>> BEGIN Exercise input

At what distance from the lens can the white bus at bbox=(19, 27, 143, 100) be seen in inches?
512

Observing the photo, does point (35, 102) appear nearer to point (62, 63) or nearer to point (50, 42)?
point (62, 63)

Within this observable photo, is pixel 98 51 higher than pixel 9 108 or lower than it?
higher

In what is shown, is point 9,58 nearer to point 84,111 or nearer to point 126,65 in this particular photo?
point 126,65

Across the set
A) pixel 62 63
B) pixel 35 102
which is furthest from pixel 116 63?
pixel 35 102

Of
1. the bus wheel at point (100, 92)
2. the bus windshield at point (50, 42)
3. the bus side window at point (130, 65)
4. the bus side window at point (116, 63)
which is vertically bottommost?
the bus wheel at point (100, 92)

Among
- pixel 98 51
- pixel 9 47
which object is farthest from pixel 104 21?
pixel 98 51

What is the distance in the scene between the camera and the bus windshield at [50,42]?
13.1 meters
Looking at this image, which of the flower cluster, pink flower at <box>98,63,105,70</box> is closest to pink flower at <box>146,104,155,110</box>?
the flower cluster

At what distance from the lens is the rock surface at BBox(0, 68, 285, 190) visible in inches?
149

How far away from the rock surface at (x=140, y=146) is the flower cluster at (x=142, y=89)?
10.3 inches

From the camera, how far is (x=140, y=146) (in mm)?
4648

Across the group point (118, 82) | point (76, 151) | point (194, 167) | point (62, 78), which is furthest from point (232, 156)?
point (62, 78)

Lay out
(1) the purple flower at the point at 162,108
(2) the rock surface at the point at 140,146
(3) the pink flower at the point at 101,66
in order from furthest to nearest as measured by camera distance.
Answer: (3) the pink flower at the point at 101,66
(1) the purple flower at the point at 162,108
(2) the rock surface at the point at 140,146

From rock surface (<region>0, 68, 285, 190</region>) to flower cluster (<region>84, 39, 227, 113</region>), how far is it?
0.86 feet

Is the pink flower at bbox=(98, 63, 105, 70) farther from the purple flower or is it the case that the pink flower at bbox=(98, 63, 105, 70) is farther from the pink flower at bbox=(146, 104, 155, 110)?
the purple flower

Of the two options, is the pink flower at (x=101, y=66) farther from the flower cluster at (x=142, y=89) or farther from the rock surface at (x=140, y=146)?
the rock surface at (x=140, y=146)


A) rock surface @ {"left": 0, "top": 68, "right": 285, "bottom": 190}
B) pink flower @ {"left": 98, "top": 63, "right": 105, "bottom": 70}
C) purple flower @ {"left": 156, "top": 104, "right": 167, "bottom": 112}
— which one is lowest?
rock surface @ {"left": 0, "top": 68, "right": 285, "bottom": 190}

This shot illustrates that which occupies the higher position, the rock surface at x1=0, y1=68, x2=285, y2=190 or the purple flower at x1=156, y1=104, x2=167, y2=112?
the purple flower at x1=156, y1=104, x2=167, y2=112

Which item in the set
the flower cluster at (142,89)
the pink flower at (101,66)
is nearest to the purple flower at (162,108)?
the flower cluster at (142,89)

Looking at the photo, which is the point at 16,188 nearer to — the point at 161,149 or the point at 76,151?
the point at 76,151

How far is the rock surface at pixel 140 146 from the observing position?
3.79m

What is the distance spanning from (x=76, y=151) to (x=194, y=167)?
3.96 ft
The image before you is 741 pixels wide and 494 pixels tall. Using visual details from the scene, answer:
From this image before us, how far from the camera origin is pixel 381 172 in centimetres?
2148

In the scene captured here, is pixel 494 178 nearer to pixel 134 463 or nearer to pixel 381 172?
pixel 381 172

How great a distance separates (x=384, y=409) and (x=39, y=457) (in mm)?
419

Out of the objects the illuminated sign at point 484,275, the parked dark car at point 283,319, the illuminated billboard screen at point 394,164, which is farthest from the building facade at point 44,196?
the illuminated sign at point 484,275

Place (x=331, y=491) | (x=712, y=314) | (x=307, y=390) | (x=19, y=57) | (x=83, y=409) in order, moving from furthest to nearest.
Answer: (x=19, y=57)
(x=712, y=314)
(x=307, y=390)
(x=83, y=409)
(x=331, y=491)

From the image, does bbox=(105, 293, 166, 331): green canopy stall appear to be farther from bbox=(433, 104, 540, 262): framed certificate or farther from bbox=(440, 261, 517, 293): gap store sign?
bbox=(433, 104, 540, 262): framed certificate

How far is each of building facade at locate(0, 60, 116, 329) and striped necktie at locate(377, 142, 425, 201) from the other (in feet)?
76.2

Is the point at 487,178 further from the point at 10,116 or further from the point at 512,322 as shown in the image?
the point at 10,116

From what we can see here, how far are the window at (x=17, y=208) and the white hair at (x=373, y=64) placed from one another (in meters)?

>> END Exercise input

> [Exercise goal]
Would you reproduce all the entries exactly?

> [Solution]
At what distance from the lens can the white bus at bbox=(19, 27, 143, 100) be seen in inches?
512

Observing the photo, does point (35, 102) appear nearer to point (62, 63) or nearer to point (50, 42)?
point (62, 63)

Within this observable photo, is pixel 98 51 higher than pixel 9 108 or lower than it?
higher

In what is shown, is point 9,58 nearer to point 84,111 or nearer to point 126,65 in this particular photo?
point 126,65

Across the set
A) pixel 62 63
B) pixel 35 102
which is furthest from pixel 116 63?
pixel 35 102

Of
1. the bus wheel at point (100, 92)
2. the bus windshield at point (50, 42)
3. the bus side window at point (130, 65)
4. the bus side window at point (116, 63)
which is vertically bottommost?
the bus wheel at point (100, 92)

Among
- pixel 98 51
- pixel 9 47
which object is farthest from pixel 104 21?
pixel 98 51

What is the distance in the scene between the camera and the bus windshield at [50,42]?
13.1 meters
Looking at this image, which of the flower cluster, pink flower at <box>98,63,105,70</box> is closest to pink flower at <box>146,104,155,110</box>?
the flower cluster

At what distance from the lens is the rock surface at BBox(0, 68, 285, 190) visible in inches?
149

How far away from the rock surface at (x=140, y=146) is the flower cluster at (x=142, y=89)?
10.3 inches

From the camera, how far is (x=140, y=146) (in mm)?
4648

Across the group point (118, 82) | point (76, 151) | point (194, 167) | point (62, 78), which is furthest from point (232, 156)?
point (62, 78)

Lay out
(1) the purple flower at the point at 162,108
(2) the rock surface at the point at 140,146
(3) the pink flower at the point at 101,66
in order from furthest to nearest as measured by camera distance.
Answer: (3) the pink flower at the point at 101,66
(1) the purple flower at the point at 162,108
(2) the rock surface at the point at 140,146

From rock surface (<region>0, 68, 285, 190</region>) to flower cluster (<region>84, 39, 227, 113</region>), how far is it?
0.86 feet

Is the pink flower at bbox=(98, 63, 105, 70) farther from the purple flower or is it the case that the pink flower at bbox=(98, 63, 105, 70) is farther from the pink flower at bbox=(146, 104, 155, 110)?
the purple flower

Of the two options, is the pink flower at (x=101, y=66) farther from the flower cluster at (x=142, y=89) or farther from the rock surface at (x=140, y=146)?
the rock surface at (x=140, y=146)


A) rock surface @ {"left": 0, "top": 68, "right": 285, "bottom": 190}
B) pink flower @ {"left": 98, "top": 63, "right": 105, "bottom": 70}
C) purple flower @ {"left": 156, "top": 104, "right": 167, "bottom": 112}
— which one is lowest?
rock surface @ {"left": 0, "top": 68, "right": 285, "bottom": 190}

This shot illustrates that which occupies the higher position, the rock surface at x1=0, y1=68, x2=285, y2=190 or the purple flower at x1=156, y1=104, x2=167, y2=112?
the purple flower at x1=156, y1=104, x2=167, y2=112

Which item in the set
the flower cluster at (142,89)
the pink flower at (101,66)
is nearest to the purple flower at (162,108)?
the flower cluster at (142,89)

Looking at the photo, which is the point at 16,188 nearer to — the point at 161,149 or the point at 76,151?
the point at 76,151

How far is the rock surface at pixel 140 146 from the observing position?
3.79m

What is the distance spanning from (x=76, y=151) to (x=194, y=167)?
3.96 ft
The image before you is 741 pixels wide and 494 pixels tall. Using visual details from the scene, answer:
From this image before us, how far from the camera origin is pixel 381 172 in centimetres?
2148

In the scene captured here, is pixel 494 178 nearer to pixel 134 463 or nearer to pixel 381 172?
pixel 381 172

How great a distance separates (x=384, y=409) and (x=39, y=457) (in mm)?
419

Out of the objects the illuminated sign at point 484,275, the parked dark car at point 283,319, the illuminated billboard screen at point 394,164, which is farthest from the building facade at point 44,196?
the illuminated sign at point 484,275

Place (x=331, y=491) | (x=712, y=314) | (x=307, y=390) | (x=19, y=57) | (x=83, y=409) in order, moving from furthest to nearest.
Answer: (x=19, y=57)
(x=712, y=314)
(x=307, y=390)
(x=83, y=409)
(x=331, y=491)

From the image, does bbox=(105, 293, 166, 331): green canopy stall appear to be farther from bbox=(433, 104, 540, 262): framed certificate or farther from bbox=(440, 261, 517, 293): gap store sign?
bbox=(433, 104, 540, 262): framed certificate

How far is each of building facade at locate(0, 60, 116, 329) and striped necktie at locate(377, 142, 425, 201) from the other (in feet)?
76.2

Is the point at 487,178 further from the point at 10,116 or further from the point at 512,322 as shown in the image?
the point at 10,116

From what we can see here, how far are the window at (x=17, y=208) and the white hair at (x=373, y=64) placed from one another (in meters)?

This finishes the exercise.